2. Description of the Related Art
Flat panel display devices, such as a plasma display panel (PDP) device, a liquid crystal display (LCD) device, etc., have been recently developed. In comparing PDP devices to LCD devices, it is generally accepted that the viewing angle, the response speed and the image display quality of a moving picture of a thin film transistor liquid crystal display (TFT-LCD) device has been improved so that the TFT-LCD device has better characteristics than the PDP device in a television receiver set.
In order to further improve the response speed of liquid crystals, a method of using high speed liquid crystals, a method of altering a structure of a TFT cell and an over-driving method have been developed in the TFT-LCD device. In particular, the over-driving method includes a dynamic capacitance compensation (DCC) method.
In the DCC method, a frame gray-scale data of a previous frame undergo overshooting or undershooting after comparing the gray-scale data of the previous frame and gray-scale data of the present frame, thereby improving the response speed of the liquid crystals.
The liquid crystals have various physical characteristics so that an amount of the over-driving of the gray-scales is difficult to determine using a linear equation. In order to determine the amount of the over-driving of the g ray-scales using the linear equation, the over-driving circuit has a look up table (LUT) storing the amount of the over-driving. In general, the amount of the over-driving stored in the LUT is determined based on a vertical frequency of sixty hertz at room temperature.

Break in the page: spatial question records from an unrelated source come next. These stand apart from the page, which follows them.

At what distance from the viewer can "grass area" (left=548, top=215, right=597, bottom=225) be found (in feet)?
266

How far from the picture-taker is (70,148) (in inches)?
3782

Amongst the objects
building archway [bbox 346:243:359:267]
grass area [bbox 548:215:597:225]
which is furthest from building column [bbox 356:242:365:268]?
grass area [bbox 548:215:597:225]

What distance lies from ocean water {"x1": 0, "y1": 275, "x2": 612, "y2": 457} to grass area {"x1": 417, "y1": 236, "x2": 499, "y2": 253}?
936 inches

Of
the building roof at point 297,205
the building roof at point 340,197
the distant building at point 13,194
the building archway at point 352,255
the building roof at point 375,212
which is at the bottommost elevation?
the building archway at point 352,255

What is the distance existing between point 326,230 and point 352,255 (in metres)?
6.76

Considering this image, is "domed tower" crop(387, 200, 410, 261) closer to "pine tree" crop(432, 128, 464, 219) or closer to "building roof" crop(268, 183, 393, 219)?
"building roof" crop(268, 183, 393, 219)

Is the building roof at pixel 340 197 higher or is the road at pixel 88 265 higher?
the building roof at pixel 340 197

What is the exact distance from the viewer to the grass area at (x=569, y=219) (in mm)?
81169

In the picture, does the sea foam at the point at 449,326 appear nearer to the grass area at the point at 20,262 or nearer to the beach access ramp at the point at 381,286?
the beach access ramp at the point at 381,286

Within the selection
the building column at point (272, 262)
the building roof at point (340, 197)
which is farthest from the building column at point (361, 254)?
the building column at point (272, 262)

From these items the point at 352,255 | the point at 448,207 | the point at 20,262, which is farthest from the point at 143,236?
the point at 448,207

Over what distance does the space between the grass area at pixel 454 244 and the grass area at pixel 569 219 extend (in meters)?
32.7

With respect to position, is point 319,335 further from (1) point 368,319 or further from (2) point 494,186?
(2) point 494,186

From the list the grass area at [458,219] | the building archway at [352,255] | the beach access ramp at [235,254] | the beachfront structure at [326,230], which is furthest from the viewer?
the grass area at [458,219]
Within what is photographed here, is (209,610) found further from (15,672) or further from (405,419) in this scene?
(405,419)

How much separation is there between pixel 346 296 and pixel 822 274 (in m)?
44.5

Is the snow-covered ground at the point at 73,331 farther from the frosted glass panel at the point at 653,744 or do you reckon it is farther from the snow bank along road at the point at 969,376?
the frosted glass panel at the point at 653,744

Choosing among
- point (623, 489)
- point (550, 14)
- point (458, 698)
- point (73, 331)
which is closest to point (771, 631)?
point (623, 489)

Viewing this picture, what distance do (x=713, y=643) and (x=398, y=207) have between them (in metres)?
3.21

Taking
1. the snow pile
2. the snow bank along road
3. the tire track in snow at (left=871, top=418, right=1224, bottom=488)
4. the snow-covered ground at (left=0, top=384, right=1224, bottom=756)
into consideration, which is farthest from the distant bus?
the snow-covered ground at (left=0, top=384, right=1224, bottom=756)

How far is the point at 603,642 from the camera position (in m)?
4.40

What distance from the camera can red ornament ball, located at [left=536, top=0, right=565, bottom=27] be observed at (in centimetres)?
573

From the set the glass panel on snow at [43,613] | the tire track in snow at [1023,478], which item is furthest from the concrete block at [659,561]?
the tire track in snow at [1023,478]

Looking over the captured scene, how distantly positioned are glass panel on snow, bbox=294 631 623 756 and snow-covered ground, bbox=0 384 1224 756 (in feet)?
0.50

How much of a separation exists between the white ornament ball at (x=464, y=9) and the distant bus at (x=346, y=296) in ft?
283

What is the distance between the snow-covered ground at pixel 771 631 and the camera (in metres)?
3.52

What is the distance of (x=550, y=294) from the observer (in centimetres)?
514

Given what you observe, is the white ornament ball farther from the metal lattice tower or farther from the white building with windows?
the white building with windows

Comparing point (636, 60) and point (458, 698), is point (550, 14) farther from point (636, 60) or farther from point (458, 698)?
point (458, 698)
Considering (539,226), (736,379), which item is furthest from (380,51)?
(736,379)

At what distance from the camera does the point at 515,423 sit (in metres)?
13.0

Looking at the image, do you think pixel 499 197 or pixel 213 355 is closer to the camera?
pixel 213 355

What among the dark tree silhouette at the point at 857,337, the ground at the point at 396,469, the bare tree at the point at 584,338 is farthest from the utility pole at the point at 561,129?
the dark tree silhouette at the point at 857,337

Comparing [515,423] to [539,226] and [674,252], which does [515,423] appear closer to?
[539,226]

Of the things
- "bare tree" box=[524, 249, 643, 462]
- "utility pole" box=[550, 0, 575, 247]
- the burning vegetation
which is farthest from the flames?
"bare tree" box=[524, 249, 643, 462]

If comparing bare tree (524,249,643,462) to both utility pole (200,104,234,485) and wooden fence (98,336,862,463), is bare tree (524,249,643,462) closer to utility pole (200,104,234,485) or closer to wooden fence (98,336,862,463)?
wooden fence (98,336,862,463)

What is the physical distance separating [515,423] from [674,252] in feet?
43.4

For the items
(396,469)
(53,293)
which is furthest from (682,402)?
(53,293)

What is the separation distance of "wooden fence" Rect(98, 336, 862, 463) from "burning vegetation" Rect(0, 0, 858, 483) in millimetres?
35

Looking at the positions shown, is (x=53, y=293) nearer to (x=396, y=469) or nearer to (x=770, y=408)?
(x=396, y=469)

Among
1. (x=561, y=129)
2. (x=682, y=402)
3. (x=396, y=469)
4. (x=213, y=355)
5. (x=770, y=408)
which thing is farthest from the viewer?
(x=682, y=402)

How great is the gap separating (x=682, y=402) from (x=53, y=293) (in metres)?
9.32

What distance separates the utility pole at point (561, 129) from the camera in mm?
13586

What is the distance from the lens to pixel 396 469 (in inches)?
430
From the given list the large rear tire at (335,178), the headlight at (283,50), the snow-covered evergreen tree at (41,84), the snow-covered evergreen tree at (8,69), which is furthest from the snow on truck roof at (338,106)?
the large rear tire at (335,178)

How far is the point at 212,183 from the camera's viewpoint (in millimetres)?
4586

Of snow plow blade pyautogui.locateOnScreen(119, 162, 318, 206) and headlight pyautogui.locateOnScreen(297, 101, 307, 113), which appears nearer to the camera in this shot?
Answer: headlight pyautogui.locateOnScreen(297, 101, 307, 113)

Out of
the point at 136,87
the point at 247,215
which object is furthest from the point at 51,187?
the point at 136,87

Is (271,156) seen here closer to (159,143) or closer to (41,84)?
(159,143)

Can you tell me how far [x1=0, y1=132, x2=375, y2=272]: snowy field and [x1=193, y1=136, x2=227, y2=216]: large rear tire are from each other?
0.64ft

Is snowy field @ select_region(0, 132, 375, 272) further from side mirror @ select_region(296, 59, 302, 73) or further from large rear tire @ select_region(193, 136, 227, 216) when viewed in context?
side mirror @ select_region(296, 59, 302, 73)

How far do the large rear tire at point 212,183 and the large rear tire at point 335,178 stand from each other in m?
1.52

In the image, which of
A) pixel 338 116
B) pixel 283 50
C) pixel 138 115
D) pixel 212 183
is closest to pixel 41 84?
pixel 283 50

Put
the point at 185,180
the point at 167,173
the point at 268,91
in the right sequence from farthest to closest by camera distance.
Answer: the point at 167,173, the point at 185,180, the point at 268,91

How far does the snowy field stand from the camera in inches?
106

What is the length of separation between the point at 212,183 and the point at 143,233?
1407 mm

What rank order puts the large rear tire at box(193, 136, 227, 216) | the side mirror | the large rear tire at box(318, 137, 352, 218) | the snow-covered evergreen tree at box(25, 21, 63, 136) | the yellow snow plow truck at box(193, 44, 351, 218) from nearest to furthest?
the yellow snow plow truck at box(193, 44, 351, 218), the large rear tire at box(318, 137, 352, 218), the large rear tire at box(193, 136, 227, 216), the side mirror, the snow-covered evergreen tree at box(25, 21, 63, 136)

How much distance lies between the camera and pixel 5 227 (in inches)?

However, when the temperature of the liquid crystals and the vertical frequency is varied, an objective value of the response speed of the liquid crystals is also changed so that the objective value is different from the amount of the over-driving stored in the LUT.
The amount of the over-driving is substantially in inverse proportion to the temperature and the vertical frequency. That is, when the temperature is increased, the amount of the over-driving is decreased so as to compensate for the response speed. To the contrary, when the temperature is decreased, the amount of the over-driving is decreased. In addition, when the vertical frequency is decreased, the amount of the over-driving is increased so as to compensate for the response speed.
In order to render the response speed of the liquid crystals uniform, the temperature is sensed by an external temperature sensor or an internal temperature sensor, and a timing control part selects a LUT optimized to the temperature.
However, when LUTs optimized in accordance with temperature are stored in an inner memory of the timing control part, the size of the associated chip is increased, and heat generated from the timing control part and capacity of the external memory are increased.